# [Document]
From: Geliang Tang <[email protected]>

This patch adds a subtest named test_subflow to load and verify the newly
added mptcp subflow example in test_mptcp. Add a helper endpoint_init()
to add a new subflow endpoint. Add another helper ss_search() to verify the
fwmark and congestion values set by mptcp_subflow prog using setsockopts.

Closes: https://github.com/multipath-tcp/mptcp_net-next/issues/76
Signed-off-by: Geliang Tang <[email protected]>
Reviewed-by: Mat Martineau <[email protected]>
Signed-off-by: Matthieu Baerts (NGI0) <[email protected]>
---
tools/testing/selftests/bpf/prog_tests/mptcp.c | 109 +++++++++++++++++++++++++
1 file changed, 109 insertions(+)

# [Dataset content]

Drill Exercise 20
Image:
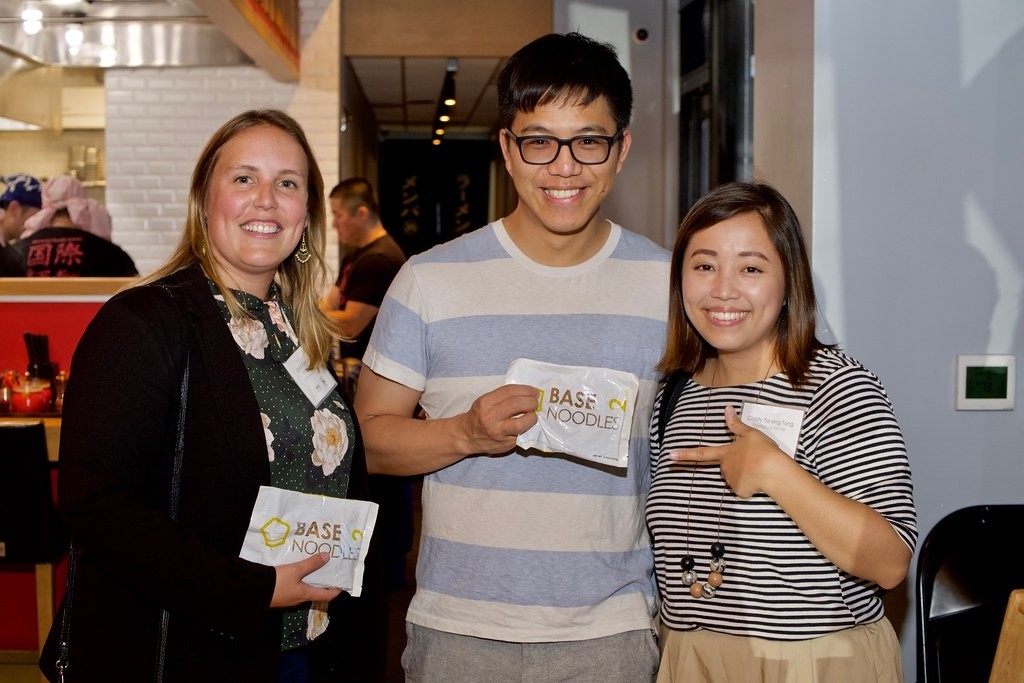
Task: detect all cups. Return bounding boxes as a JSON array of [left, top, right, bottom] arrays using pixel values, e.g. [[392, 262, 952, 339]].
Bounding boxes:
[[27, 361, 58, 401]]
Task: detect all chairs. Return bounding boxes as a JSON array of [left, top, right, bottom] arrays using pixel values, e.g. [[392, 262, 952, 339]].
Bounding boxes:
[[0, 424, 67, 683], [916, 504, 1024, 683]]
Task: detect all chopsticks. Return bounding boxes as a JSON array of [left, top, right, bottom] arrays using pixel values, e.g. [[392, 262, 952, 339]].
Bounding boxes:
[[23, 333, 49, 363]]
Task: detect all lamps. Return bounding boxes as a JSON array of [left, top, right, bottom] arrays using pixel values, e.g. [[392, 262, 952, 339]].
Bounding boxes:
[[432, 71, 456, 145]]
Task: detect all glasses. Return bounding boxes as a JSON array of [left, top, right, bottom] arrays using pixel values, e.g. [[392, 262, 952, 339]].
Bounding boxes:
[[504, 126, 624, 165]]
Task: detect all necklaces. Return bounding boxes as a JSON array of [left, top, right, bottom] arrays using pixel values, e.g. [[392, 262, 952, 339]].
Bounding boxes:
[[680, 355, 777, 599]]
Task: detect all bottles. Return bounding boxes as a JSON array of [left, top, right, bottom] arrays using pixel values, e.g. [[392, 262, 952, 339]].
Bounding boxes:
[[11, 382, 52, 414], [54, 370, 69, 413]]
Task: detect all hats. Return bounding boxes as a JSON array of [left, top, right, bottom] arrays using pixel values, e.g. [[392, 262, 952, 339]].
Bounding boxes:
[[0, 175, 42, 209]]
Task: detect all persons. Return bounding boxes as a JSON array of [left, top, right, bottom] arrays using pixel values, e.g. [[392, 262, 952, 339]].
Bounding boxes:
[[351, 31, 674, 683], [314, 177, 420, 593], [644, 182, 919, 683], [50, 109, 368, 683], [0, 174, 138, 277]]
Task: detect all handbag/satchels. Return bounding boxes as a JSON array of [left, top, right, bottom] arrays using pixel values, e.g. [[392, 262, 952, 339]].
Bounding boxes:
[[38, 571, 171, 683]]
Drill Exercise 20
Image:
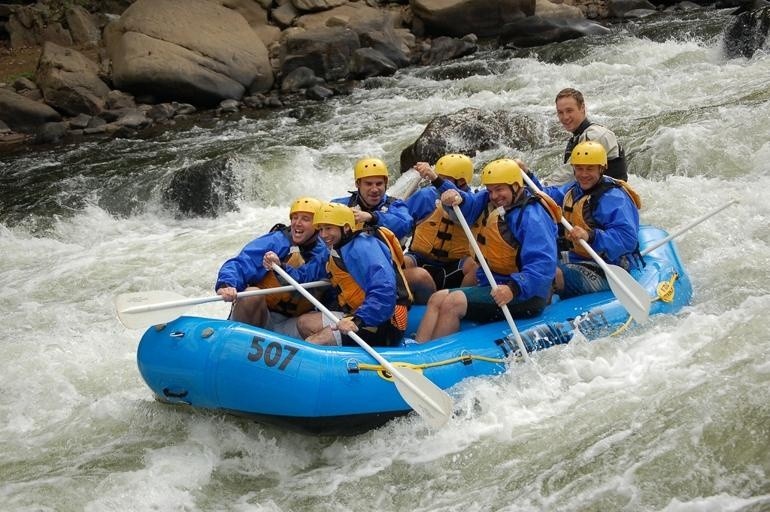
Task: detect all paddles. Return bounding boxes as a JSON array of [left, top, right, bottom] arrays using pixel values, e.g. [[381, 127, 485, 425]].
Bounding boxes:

# [Written problem 1]
According to the patch description, what does the helper ss_search() verify?
# [Written problem 2]
Output the lines of the records from the line with "Task: detect all handbag/satchels." to the line with "[[38, 571, 171, 683]]", including both of those lines.

# [Expected output 1]
It verifies the fwmark and congestion values set by the mptcp_subflow prog using setsockopts.

# [Expected output 2]
Task: detect all handbag/satchels. Return bounding boxes as a JSON array of [left, top, right, bottom] arrays using pixel values, e.g. [[392, 262, 952, 339]].
Bounding boxes:
[[38, 571, 171, 683]]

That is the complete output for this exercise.